(Box-labeled dataset extracts)
================

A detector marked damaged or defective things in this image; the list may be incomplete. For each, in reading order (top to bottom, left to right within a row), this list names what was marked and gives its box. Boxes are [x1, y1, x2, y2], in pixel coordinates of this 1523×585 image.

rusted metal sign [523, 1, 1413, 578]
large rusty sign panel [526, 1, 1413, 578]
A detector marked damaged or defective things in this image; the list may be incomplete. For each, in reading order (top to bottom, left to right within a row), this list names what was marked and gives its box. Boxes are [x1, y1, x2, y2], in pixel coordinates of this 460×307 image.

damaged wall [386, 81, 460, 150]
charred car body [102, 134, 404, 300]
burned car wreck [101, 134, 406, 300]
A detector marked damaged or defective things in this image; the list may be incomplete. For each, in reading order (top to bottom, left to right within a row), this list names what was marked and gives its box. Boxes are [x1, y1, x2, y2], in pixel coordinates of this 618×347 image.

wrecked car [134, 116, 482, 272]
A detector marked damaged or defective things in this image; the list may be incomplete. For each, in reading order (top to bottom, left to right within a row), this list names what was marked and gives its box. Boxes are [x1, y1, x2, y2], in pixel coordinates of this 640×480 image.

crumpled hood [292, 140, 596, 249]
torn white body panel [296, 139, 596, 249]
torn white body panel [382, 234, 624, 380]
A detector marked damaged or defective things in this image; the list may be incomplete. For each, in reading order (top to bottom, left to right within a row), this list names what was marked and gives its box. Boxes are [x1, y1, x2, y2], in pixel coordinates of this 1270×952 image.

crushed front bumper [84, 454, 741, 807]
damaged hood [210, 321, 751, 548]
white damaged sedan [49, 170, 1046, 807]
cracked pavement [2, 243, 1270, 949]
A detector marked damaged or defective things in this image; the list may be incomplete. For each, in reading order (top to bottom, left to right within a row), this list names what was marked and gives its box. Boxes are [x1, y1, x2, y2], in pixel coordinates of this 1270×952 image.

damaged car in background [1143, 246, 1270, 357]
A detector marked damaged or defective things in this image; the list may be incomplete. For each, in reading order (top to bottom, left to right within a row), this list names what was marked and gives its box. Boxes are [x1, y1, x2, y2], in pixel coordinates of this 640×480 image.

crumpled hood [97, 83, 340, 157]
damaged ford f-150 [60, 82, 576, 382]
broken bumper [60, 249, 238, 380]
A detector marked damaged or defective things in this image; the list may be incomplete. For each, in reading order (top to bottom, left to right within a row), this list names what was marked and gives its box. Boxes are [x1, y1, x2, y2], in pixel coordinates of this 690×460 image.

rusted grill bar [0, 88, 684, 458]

================

## [The request]
Reproduce all of the data above verbatim, line for line.

## [Full answer]
A detector marked damaged or defective things in this image; the list may be incomplete. For each, in reading order (top to bottom, left to right within a row), this list names what was marked and gives its box. Boxes are [x1, y1, x2, y2], in pixel coordinates of this 1523×585 image.

rusted metal sign [523, 1, 1413, 578]
large rusty sign panel [526, 1, 1413, 578]
A detector marked damaged or defective things in this image; the list may be incomplete. For each, in reading order (top to bottom, left to right within a row), this list names what was marked and gives its box. Boxes are [x1, y1, x2, y2], in pixel coordinates of this 460×307 image.

damaged wall [386, 81, 460, 150]
charred car body [102, 134, 404, 300]
burned car wreck [101, 134, 406, 300]
A detector marked damaged or defective things in this image; the list may be incomplete. For each, in reading order (top to bottom, left to right within a row), this list names what was marked and gives its box. Boxes are [x1, y1, x2, y2], in pixel coordinates of this 618×347 image.

wrecked car [134, 116, 482, 272]
A detector marked damaged or defective things in this image; the list may be incomplete. For each, in reading order (top to bottom, left to right within a row), this list names what was marked and gives its box. Boxes are [x1, y1, x2, y2], in pixel coordinates of this 640×480 image.

crumpled hood [292, 140, 596, 249]
torn white body panel [296, 139, 596, 249]
torn white body panel [382, 234, 624, 380]
A detector marked damaged or defective things in this image; the list may be incomplete. For each, in reading order (top to bottom, left to right within a row), this list names what was marked and gives its box. Boxes are [x1, y1, x2, y2], in pixel coordinates of this 1270×952 image.

crushed front bumper [84, 454, 741, 807]
damaged hood [210, 321, 751, 548]
white damaged sedan [49, 170, 1046, 807]
cracked pavement [2, 243, 1270, 949]
A detector marked damaged or defective things in this image; the list may be incomplete. For each, in reading order (top to bottom, left to right within a row), this list names what was marked and gives its box. Boxes are [x1, y1, x2, y2], in pixel coordinates of this 1270×952 image.

damaged car in background [1143, 246, 1270, 357]
A detector marked damaged or defective things in this image; the list may be incomplete. For each, in reading order (top to bottom, left to right within a row), this list names what was marked and gives its box. Boxes are [x1, y1, x2, y2], in pixel coordinates of this 640×480 image.

crumpled hood [97, 83, 340, 157]
damaged ford f-150 [60, 82, 576, 382]
broken bumper [60, 249, 238, 380]
A detector marked damaged or defective things in this image; the list may be incomplete. For each, in reading order (top to bottom, left to right within a row), this list names what was marked and gives its box. Boxes are [x1, y1, x2, y2], in pixel coordinates of this 690×460 image.

rusted grill bar [0, 88, 684, 458]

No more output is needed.